A 4-way bus makes the electrical and physical connection between the Control Module and Analysis Modules. In such a bus, there are sedimentary feeding ways and two communication ways. The communication between the modules is made using the UART protocols present in their microcontrollers.

The Control Module does not have the charging, discharging and signal handling circuits, as it does not perform processes, being responsible for communicating with a computer and interfacing with the user through the buttons and liquid crystal display.

Principle of Operation

Battery health status (SOH) analysis is performed by applying electrical current and voltage signals in a total of three processes in sequence: a battery discharge to a predetermined voltage Vd, battery charge and discharge to Vd. The signal intensities applied in all three processes depend on the type of battery.

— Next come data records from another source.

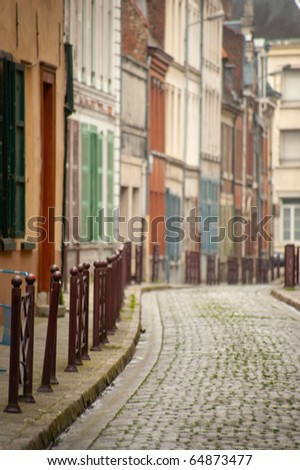 Little old cobblestone street in Lille, France - stock photo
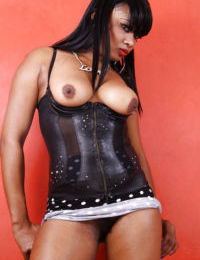Tasty mature ebony Strawberry shows her natural tits and spankable ass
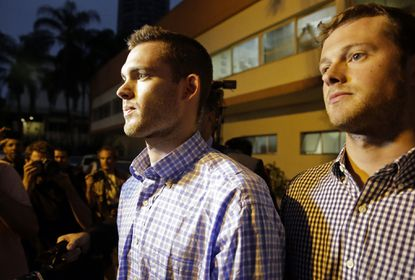 American Olympic swimmers Gunnar Bentz, left, and Jack Conger leave a police station in the Leblon neighborhood of Rio de Janeiro, Brazil, Thursday, Aug. 18, 2016. The two were taken off their flight from Brazil to the U.S. on Wednesday by local authorities amid an investigation into a reported robbery targeting Ryan Lochte and his teammates. A Brazilian police officer told The Associated Press that Lochte fabricated a story about being robbed at gunpoint in Rio de Janeiro.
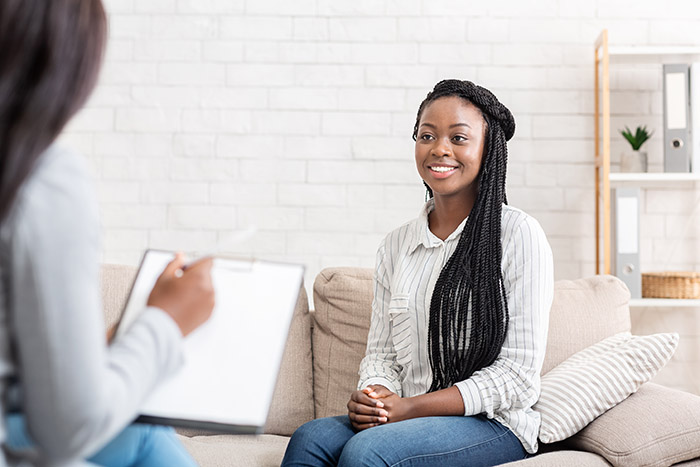 Positive results of therapy. Happy african american woman sitting at psychologist office after successful session, free space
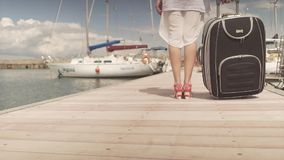 Fit attractive young woman in high heels turn back walking on wooden bridge carrying heavy luggage in yacht boat harbor. Young woman in high heels walking on stock video footage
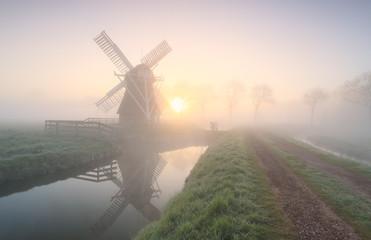 Wall Mural - windmill in dense fog at sunrise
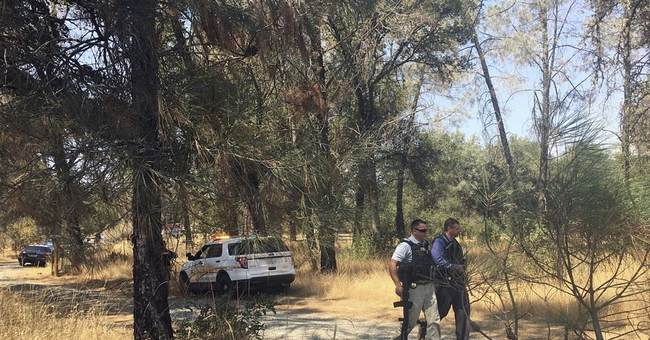 The Latest: Suspect in shooting of 2 deputies found dead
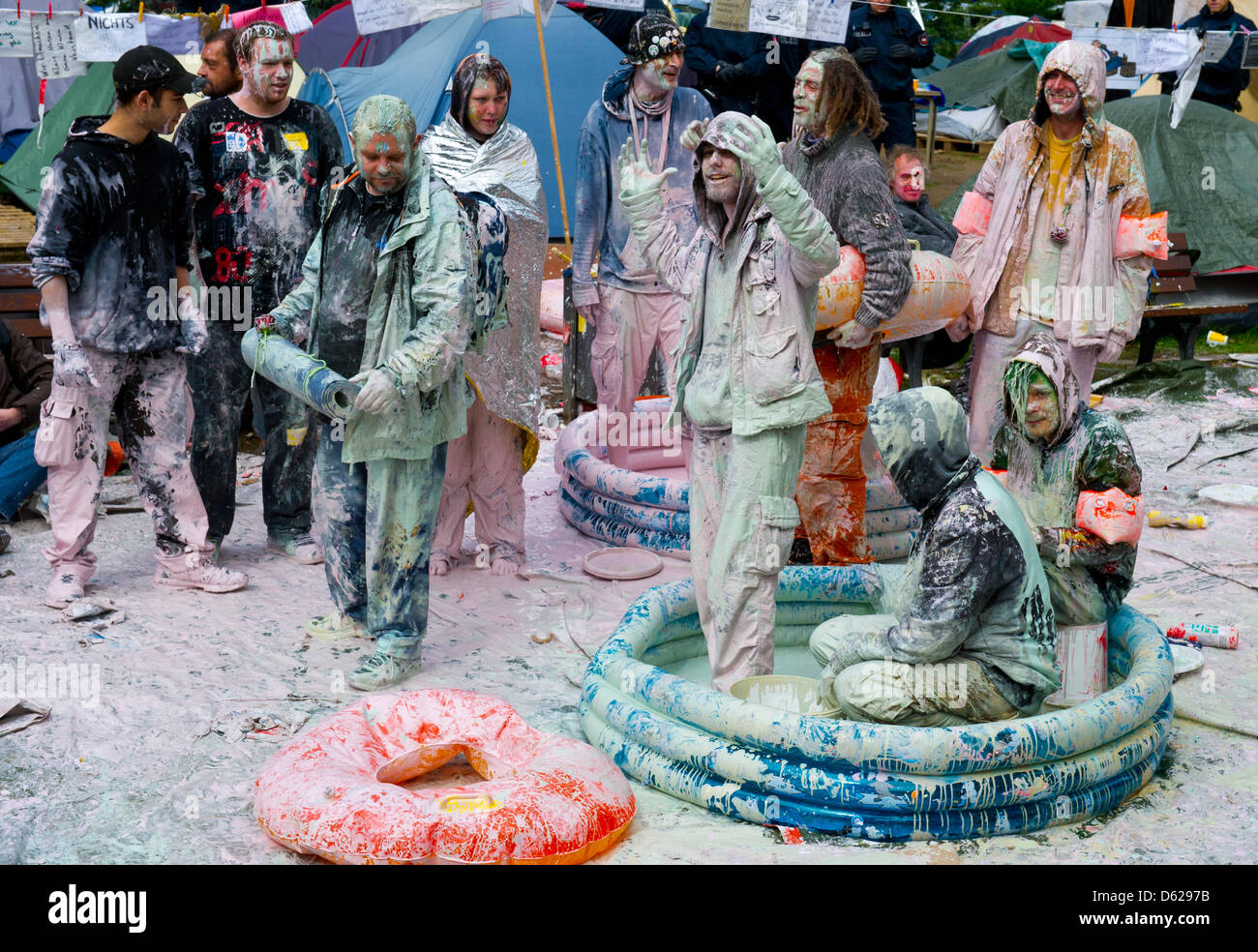 Drenched in wall paint, Occupy activists wait to be cleared out by the police in front of the European Central Bank - Stock Image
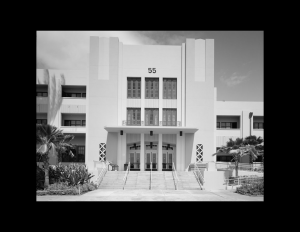 Art moderne style building with front balcony above main doors, along with decorative window panels with repetitive triangular shapes.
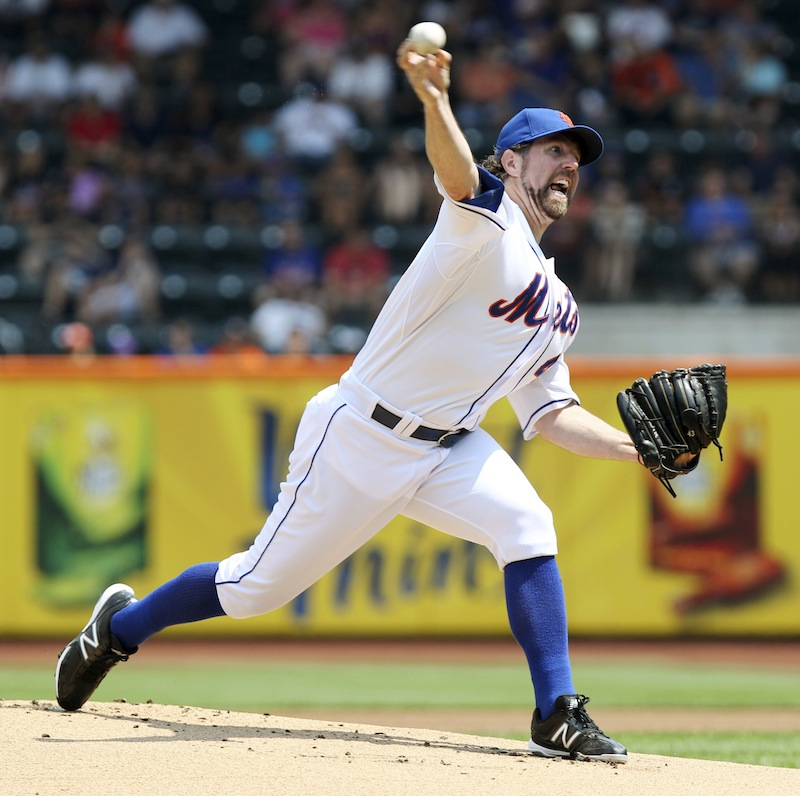 This Aug. 9, 2012 file photo shows New York Mets' R.A. Dickey pitching during the first inning of a baseball game against the Miami Marlins at Citi Field in New York. Dickey is a favorite to take home the AL Cy Young Award, Wednesday, Nov. 14, 2012. (AP Photo/Seth Wenig, FIle)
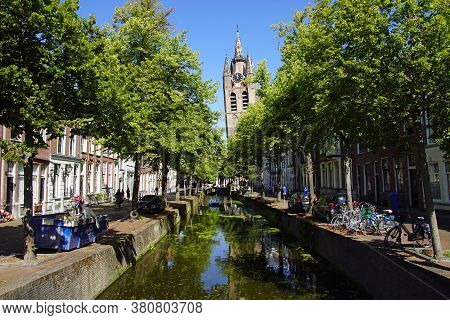 Delft, The Netherlands - August 5, 2020: The Oude Delft Canal And Leaning Tower Of Gothic Protestant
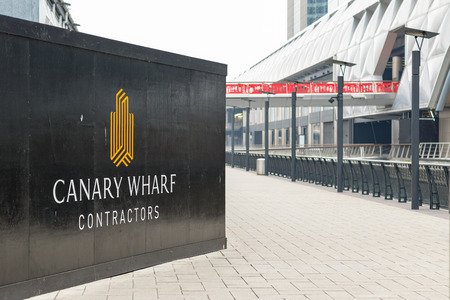 London, UK - May 24, 2017 - New development construction site in Canary Wharf with Crossrail station in the background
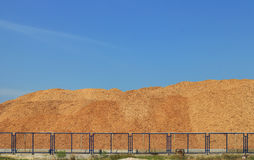 Wood Chip Mountain under Clear Sky Royalty Free Stock Image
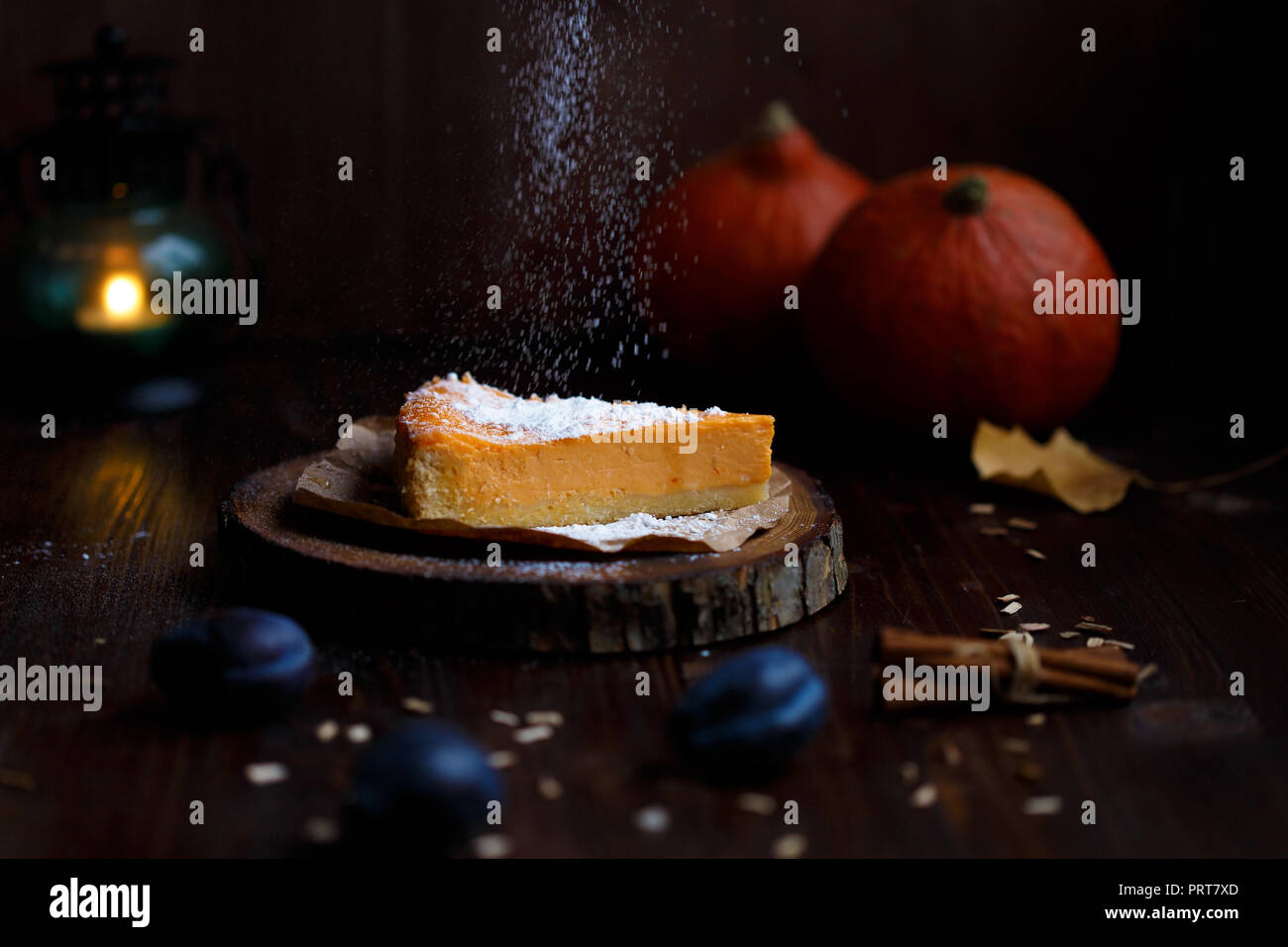 Femmina lato un pizzico di zucchero in polvere sul Cheesecake alla zucca. Zucche, lampada da tavolo, fogliame, vaniglia su un di legno scuro dello sfondo. In autunno e in inverno, concetto accogliente Immagini Stock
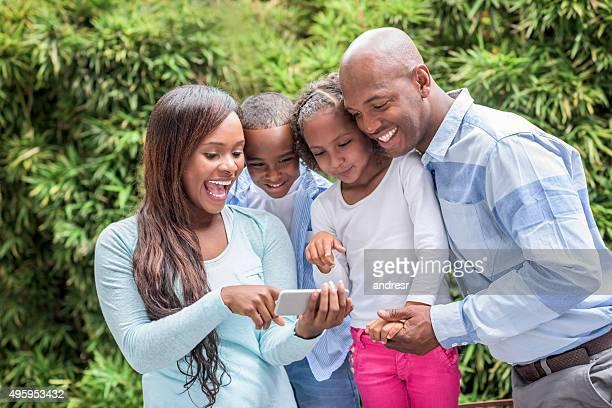 Family having fun looking at a selfie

Battery health analysis is obtained by a discharge-discharge cycle through the values of applied currents and resulting voltages applied and the time of application of currents and voltages. The health status value (SOH) of the batteries is given percentage by percentage of the nominal charge capacity of the battery, data and tables provided by the battery manufacturer.

Health Status Calculation (SOH)

It is measured in the current versus time curve, obtained when discharging the fully charged battery and discharged to a reference voltage, which depends on battery usage (3.6 V for a mobile phone). The SOH3.6> expressed as a percentage, is calculated by reason:

<formula> formula see original document page 26 </formula>

The load extracted at discharge is calculated as:

<formula> formula see original document page 26 </formula>

where the integral is made in the current curve I, generated in the fully charged battery discharge, until the battery voltage drops to 3.6 V, according to the protocol CC-CV-CC1 already described. I is the current resulting from the application of this protocol. The integral and the calculation of the SOH are performed electronically by the circuit of the MC. The rated load capacity supplied by the manufacturer must be pre-entered in the analyzer.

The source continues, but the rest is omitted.